To manage Proxy Policies, take the steps below.
- In the API Connectivity Manager user interface, go to Services > Workspaces > Proxies.
- Select Edit Proxy from the Actions menu for the Proxy that you want to configure.
- Select the Policies tab.
- Add, Edit, or Remove as desired.
- Save and Publish your changes.
Add a Policy
Take the steps in this section to add a new policy to a cluster.
- Go to Edit Proxy > Policies.
- Select Add Policy from the policy’s Actions menu.
- Complete the form to configure the policy, then select the Add button.
- Save and Submit your changes.
Edit a Policy
Take the steps below to edit a policy.
- Go to Edit Proxy > Policies.
- Select Edit Policy from the policy’s Actions menu.
- Edit the policy as needed.
- Select Save, then Save and Publish.
Remove a Policy
To remove a policy, take the steps below.
- Go to Edit Proxy > Policies.
- Select Remove Policy from the policy’s Actions menu.
Set Up Cluster Policies
Cluster Policies are applied to all the proxies belongnig to the desired cluster. In another words, these policies are applied to a cluster of F5 NGINX Plus instances which can have one or more API Gateways and Developer Portals deployed on them.
The following table shows the available Cluster Policies you can use when creating a new cluster.
Legend:
- = Supported
- = Applied by default
Policy Name | HTTP Environment | gRPC Environment | Applied On | Description |
---|---|---|---|---|
Cluster Wide Config Setting | inbound | Fine tune the settings to speed up data processing and improve the performance of the API proxy for large number of connections. When applied, the settings are applicable to all the instances in a proxy cluster. If the proxy cluster is shared between environments, the changes made in any environment will be reflected in all the other environments. | ||
Cluster Zone Sync | inbound | Enables runtime state sharing between the instances belonging to a proxy cluster. Options configured through this policy affect other policies such as rate limit and OIDC. This policy is applied to all the instances in a proxy cluster. If the proxy cluster is shared between environments, any changes made to this policy will affect all the other environments. |
To manage Cluster Policies, take the steps below:
- In the API Connectivity Manager user interface, go to Infrastructure > Workspaces > Environments.

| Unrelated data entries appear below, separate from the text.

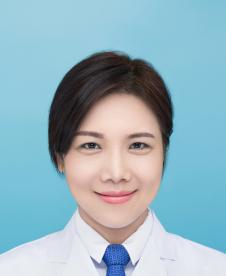 张奕梅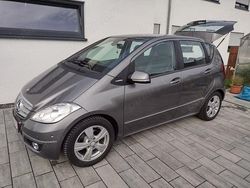 Utilizat 2011 Mercedes A180 Break | 5.950 EUR (Preț OK)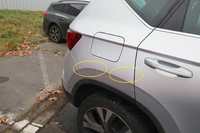 Podrobna fotografija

- Select the Environment that holds the cluster that you want to configure, then select the Cluster name.
- Select the Manage icon for the cluster that you want to configure.
- Select the Cluster Policies tab.
- Add, Edit, or Remove as desired.
- Save and Submit your changes.
Add a Policy
Take the steps in this section to add a new policy to a cluster.
- Go to Manage > Cluster Policies for the cluster.
- Select Add Policy from the policy’s Actions menu.
- Complete the form provided to configure the policy, then select Add.
- Save and Submit your changes.
Edit a Policy
To edit a policy, take the steps below.
- Go to Manage > Cluster Policies for the cluster.
- Select Edit Policy from the policy’s Actions menu.
- Edit the policy as needed.
- Select Save and Save and Submit.
Remove a Policy
To remove a policy, take the steps below.
- Go to the Cluster Policies tab for the cluster.
- Select Remove Policy from the policy’s Actions menu.